The first problem I encountered was that the computer just kept picking the first move it generated. A typical game would be

NG3 H5
RG1 H4
RH1 G5
RG1 G4
...

I recognised this as the move generation going from H1->A8 pretty quickly, but it took me a while to figure out where the problem was, mostly that I wasn’t setting the best guess correctly.

But there have been repeated cases where I’ve seen this same behaviour. I implemented alpha-beta pruning to cut down on my search space and started seeing this happen again. Tracking down why that was occurring took me around 6 hours this time.

I’ve certainly been cut down to size, this wasn’t something I was ever “good” at, but I thought I could struggle through it. On the plus side, it means I’ve got something new to learn, which is always a fun proposition.

Realisation #4: I know how to play chess, but I had no idea how to explain it

One less programming related, but I still have some of the trophies I won playing chess in school, so I would say I’m at least an ok, if rusty, chess player.

Communicating how I think about a board position, though, had me completely stumped. For example, material calculation is easy:

  1. Pawns are reasonably expendable early on
  2. Bishops and Knights are worth roughly the same
  3. Rooks are worth roughly twice a bishop or knight
  4. Queens are worth roughly twice a rook

But how do you communicate pawn structure? How about knight outposts? Controlling the centre?

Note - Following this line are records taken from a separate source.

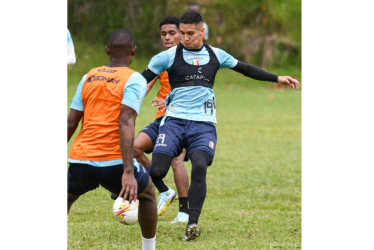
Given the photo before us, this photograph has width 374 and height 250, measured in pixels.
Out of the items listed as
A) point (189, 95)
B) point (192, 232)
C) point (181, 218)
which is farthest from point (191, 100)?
point (181, 218)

What about something useful but not particularly important, like putting a rook on an empty file?

This is not easy to explain, so I’ve been reading a lot of “how to play chess” type books trying to figure out how to encode that into a series of evaluation functions. A lot of it boils down to “how can I turn this into a bitmask”, but it’s still something (which now seems really obvious) that I hadn’t really anticipated needing to think about.

Realisation #5: Hard problems are fun

Though chess engines are something that’s been written about extensively, it’s something that people still shy away from because it’s a lot of work to get something even reasonably competent.

After I started doing a little bit every night, it took me about two weeks to get a player that would even make random moves within the rules of the game. I now have something that plays really badly after another week, and I can see easily myself running down a deep rabbit hole for another 6 months getting something competitive.

But it’s been addictive. Every time I do some work on it, the AI gets just a little bit smarter, or I shave a small amount of time off the move calculation. And I’m actually enjoying myself doing it.

Conclusion

I think this has been an ideal project to pick up at home. It’s giving me a good deal of new things to learn, and I find myself losing hours to it quite easily.